Nas noites em que o coração está calmo, aquelas em que te deitas ao meu lado e me embalas até adormecer, eu fecho os olhos e penso no quão sortuda sou. Qual era a rapariga que todas as noites não desejava aquilo que eu costumo ter todos os dias, qual era a rapariga que não sonhava com o seu amor nos braços e um aconchego mais forte? Muito poucas, provavelmente. Porque é essa a melhor sensação do mundo, depois de um dia aterrador, poder cair no colo de alguém que nos ama e nos faz tudo por um sorriso, um pequeno sorriso que seja. Fui tão ingrata sem me aperceber, tenho-te tão perto e tantas vezes te dei tão pouco valor. Não sei como fui capaz, eu que sempre te estimei, eu que sempre te amei. Não se repetirá, amor.

1 comentário:

Violeta Soares disse...

Olha, eu sou essa rapariga que sonho em poder tê-lo comigo todas as noites, todos os dias.

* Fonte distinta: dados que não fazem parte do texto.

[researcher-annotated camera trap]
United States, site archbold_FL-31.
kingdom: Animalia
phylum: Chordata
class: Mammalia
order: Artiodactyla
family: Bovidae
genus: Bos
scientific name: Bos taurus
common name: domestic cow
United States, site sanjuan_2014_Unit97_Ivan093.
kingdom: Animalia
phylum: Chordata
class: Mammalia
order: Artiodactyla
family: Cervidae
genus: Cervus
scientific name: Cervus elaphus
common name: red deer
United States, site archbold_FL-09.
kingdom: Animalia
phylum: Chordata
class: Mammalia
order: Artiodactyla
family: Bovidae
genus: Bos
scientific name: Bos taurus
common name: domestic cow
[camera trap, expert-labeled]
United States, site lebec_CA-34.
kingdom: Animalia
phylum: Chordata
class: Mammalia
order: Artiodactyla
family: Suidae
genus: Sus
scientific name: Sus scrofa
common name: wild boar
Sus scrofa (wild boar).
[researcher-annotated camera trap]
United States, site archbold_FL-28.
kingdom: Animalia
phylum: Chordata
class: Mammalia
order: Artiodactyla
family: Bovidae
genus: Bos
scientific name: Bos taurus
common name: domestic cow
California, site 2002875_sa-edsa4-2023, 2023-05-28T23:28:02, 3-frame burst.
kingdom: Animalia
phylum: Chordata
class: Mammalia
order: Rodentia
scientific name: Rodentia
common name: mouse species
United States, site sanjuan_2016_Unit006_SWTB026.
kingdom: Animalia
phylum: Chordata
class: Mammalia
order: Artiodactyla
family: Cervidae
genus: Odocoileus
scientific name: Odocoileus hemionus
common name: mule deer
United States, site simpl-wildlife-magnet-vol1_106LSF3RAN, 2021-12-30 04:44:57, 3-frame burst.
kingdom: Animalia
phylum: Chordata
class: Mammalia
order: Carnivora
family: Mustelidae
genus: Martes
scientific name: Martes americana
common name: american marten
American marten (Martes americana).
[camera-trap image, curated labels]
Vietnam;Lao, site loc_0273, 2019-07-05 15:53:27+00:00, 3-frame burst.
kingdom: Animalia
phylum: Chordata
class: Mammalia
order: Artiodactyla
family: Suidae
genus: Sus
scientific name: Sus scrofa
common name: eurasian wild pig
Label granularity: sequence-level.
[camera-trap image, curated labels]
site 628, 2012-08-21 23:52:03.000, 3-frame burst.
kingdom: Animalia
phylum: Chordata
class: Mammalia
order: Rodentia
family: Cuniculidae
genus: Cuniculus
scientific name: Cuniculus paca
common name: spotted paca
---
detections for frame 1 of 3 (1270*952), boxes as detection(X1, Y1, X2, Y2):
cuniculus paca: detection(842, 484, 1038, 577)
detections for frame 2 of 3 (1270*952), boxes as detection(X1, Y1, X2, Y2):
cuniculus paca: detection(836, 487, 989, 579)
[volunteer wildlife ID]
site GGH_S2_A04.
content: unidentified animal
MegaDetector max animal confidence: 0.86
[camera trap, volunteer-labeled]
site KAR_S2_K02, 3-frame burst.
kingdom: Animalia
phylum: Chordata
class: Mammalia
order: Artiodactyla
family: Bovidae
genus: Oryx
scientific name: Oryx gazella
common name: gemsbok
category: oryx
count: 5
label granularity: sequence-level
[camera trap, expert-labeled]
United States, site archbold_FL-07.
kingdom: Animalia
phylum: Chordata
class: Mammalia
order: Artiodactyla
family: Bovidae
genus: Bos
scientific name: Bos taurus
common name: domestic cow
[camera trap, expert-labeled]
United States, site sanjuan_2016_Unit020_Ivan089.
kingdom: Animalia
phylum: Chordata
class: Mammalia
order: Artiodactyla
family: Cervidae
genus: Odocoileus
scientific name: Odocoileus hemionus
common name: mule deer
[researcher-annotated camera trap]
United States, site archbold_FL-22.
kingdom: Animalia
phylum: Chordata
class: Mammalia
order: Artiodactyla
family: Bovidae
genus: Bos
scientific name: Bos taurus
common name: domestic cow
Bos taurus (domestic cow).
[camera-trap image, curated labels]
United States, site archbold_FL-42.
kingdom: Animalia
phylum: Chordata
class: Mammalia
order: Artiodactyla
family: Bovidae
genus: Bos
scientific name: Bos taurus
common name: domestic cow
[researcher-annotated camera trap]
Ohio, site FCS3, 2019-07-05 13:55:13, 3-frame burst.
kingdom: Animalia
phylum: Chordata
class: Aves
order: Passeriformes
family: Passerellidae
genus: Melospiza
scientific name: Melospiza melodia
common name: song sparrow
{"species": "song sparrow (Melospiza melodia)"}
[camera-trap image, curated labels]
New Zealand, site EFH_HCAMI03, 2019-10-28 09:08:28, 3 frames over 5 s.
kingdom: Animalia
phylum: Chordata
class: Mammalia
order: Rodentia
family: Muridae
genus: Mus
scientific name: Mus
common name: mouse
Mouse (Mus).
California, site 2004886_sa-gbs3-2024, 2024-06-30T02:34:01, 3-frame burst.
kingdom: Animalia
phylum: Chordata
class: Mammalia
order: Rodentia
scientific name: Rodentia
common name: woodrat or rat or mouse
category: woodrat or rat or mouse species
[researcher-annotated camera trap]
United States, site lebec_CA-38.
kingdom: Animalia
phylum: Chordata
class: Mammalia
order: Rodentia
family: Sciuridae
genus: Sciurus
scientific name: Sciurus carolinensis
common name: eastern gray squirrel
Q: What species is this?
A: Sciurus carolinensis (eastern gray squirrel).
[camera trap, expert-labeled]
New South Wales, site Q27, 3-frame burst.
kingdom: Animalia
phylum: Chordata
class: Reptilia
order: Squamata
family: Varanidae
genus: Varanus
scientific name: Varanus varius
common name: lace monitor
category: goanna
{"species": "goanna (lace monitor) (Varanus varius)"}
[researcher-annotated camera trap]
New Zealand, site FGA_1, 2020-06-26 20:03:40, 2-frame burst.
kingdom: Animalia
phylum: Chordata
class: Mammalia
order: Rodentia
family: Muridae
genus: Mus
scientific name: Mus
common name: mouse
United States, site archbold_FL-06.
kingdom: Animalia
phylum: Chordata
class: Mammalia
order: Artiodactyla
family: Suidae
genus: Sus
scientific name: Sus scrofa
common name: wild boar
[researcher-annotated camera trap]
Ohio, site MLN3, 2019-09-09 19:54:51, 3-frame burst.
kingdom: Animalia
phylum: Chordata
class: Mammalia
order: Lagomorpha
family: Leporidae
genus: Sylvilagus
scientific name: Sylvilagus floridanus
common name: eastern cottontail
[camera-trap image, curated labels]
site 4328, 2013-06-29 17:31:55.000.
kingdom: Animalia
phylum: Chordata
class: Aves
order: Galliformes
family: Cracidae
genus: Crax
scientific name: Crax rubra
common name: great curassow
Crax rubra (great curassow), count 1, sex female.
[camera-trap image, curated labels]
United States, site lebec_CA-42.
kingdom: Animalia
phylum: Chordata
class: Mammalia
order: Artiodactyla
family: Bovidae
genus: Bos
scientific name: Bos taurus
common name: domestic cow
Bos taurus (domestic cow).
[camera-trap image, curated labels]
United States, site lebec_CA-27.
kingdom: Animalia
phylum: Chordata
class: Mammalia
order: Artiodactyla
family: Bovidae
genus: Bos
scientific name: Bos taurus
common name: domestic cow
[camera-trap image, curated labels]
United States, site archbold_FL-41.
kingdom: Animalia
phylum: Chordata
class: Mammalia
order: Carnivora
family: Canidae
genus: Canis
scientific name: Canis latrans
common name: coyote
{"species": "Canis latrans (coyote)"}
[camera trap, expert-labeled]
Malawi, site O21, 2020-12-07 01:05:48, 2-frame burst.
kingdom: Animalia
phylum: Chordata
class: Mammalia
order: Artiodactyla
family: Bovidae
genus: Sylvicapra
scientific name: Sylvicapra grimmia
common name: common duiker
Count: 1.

Poder chegar a casa e enterrar a cara no peito dele enquanto esqueço o quão péssimo foi o meu dia. E não passam de sonhos. Pois são raras as vezes que isso me é possível. Lembra-te de mim se te ajudar. :p
Mas não penses que foste ingrata. Tens-lhe dado todo o amor que tens em ti, não duvido disso. ;)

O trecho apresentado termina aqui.